_Задание A:_ Какого числа прошла онлайн-дискуссия, о которой рассказывает дайджест?

_Текст для чтения:_

§

"Поиски альтернативного регулирования надо поддерживать, а не подавлять". Дайджест онлайн-дискуссии "Адат, шариат и законодательство РФ на Северном Кавказе. Вместе или раздельно?"
23 апреля на Кавказском Узле прошла онлайн-дискуссия «Адат, шариат и законодательство РФ на Северном Кавказе. Вместе или раздельно?».
На обсуждение были вынесены вопросы:
1.Шариат и адат и: опыт Российской империи и СССР на Северном Кавказе.
2.Практики мусульманского права на современном Северном Кавказе (примирение кровников, брачные отношения, семейные и наследственные, земельные споры и т.д).
3.Как может взаимодействовать мусульманское право и светское законодательство в РФ на примерах в конкретных субъектах СКФО?
4. Как прийти к компромиссу разных правовых систем и возможен ли он вообще?
а) признать существующее положение вещей, фактически действующие сейчас нормы адата и шариата без их законодательного закрепления, но и без искусственного возрождения оставшихся в прошлом традиций?
б) принять законодательство, включающее сохранение местных традиций и обычаев, которые играют позитивную роль?
в) отстаивать единство сложившей в современной России правовой системы, так как влияние прежних традиций минимально?
В дискуссии участвовали: Алексей Абазов - к.и.н., старший научный сотрудник отдела истории КБИГИ, Нальчик, КБР; Макка Албогачиева — к.и.н., старший научный сотрудник, Кунсткамера, Санкт-Петербург; Аслан Гедгафов - преподаватель Северо-Кавказского Исламского университета, Нальчик, КБР; Ибрагим Доскиев — член совета Ингушского регионального отделения «Асооциация юристов России», Назрань, РИ; Расул Кадиев — юрист, адвокат, блогер, Махачкала, РД; Мухарби Карданов - юрист, Нальчик, КБР; Арсен Магомедов — руководитель юридической фирмы "Магомедов и партнеры", Махачкала, РД; Тимур Кораев — к.и.н., доцент, ИСАА при МГУ им. М.В. Ломоносова, Москва; Денис Соколов — политолог, Москва (заочно); Иван Сухов — к.и.н., журналист, Москва; Авраам Шмулевич - журналист, политолог, Израиль; Идрис Юсупов — журналист издания «Новое дело», Махачкала, РД; Ахмет Ярлыкапов — к.и.н., старший научный сотрудник, МГИМО, Москва (заочно).

§

_Записи для работы:_

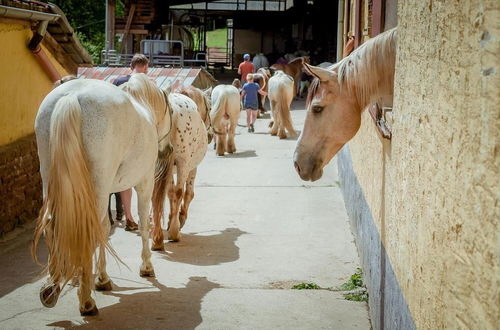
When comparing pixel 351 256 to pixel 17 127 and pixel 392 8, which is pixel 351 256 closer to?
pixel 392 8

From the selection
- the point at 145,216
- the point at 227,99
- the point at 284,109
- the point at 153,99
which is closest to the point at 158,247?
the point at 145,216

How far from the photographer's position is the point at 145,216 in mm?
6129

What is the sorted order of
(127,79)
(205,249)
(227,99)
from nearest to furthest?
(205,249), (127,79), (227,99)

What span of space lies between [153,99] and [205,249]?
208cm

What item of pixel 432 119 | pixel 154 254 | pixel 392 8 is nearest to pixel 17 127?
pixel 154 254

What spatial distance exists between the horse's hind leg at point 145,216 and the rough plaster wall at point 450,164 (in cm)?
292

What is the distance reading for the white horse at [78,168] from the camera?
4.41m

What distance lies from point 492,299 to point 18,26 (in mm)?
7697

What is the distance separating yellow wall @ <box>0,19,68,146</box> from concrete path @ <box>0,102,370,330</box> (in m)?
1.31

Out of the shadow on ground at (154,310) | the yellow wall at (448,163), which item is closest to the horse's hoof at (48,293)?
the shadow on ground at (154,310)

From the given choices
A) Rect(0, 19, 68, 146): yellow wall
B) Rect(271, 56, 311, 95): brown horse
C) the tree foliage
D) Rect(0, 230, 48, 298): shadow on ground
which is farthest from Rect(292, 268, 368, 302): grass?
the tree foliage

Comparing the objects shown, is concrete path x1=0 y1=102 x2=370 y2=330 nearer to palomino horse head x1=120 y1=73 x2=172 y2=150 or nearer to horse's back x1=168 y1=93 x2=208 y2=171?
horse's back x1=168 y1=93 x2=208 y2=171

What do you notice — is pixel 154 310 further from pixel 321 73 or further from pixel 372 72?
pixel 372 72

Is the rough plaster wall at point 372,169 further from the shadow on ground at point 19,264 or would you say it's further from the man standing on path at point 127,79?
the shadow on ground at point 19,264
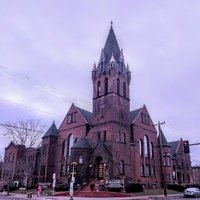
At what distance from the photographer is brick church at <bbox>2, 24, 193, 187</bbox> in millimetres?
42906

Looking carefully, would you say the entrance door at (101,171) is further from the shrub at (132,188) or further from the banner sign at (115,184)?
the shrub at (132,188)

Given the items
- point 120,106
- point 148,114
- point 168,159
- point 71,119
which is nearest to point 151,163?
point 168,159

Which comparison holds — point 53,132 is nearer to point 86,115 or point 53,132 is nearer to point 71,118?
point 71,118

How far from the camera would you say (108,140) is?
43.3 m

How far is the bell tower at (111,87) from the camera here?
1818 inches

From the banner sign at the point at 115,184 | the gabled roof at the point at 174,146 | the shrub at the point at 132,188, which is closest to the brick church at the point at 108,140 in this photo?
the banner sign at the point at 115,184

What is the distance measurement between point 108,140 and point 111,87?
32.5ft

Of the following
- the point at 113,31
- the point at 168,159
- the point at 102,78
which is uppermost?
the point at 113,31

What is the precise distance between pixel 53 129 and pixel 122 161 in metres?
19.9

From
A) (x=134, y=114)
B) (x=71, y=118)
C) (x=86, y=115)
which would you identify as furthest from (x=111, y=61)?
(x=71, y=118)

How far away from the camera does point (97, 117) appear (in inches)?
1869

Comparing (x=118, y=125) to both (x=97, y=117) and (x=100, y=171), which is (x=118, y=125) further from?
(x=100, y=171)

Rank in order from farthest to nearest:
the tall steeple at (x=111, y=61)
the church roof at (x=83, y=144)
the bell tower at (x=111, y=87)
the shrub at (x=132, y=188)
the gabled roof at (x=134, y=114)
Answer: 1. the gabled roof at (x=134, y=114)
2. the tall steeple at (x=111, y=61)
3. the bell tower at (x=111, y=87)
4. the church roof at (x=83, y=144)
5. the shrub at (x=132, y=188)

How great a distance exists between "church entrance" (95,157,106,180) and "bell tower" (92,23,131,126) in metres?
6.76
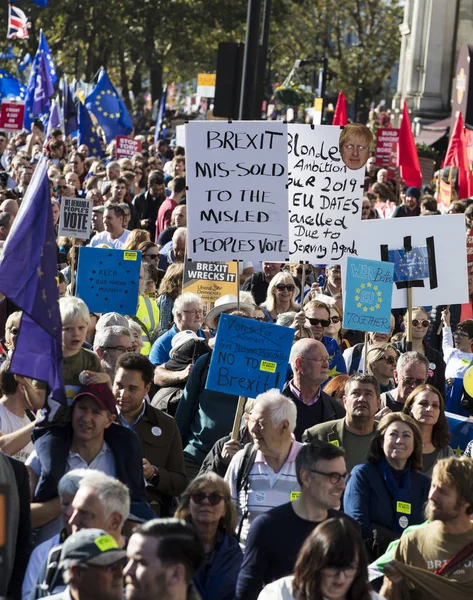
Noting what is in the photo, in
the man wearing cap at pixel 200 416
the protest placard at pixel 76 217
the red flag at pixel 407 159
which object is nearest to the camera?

§

_Задание B:_ Найдите в записях все строки со словом «church» и выпишите их.

_Ответ A:_ 23 апреля.

_Ответ B:_
At what distance from the photographer is brick church at <bbox>2, 24, 193, 187</bbox> in millimetres?
From the banner sign at the point at 115,184 | the gabled roof at the point at 174,146 | the shrub at the point at 132,188, which is closest to the brick church at the point at 108,140 in this photo?
the church roof at (x=83, y=144)
4. the church roof at (x=83, y=144)
How great a distance exists between "church entrance" (95,157,106,180) and "bell tower" (92,23,131,126) in metres?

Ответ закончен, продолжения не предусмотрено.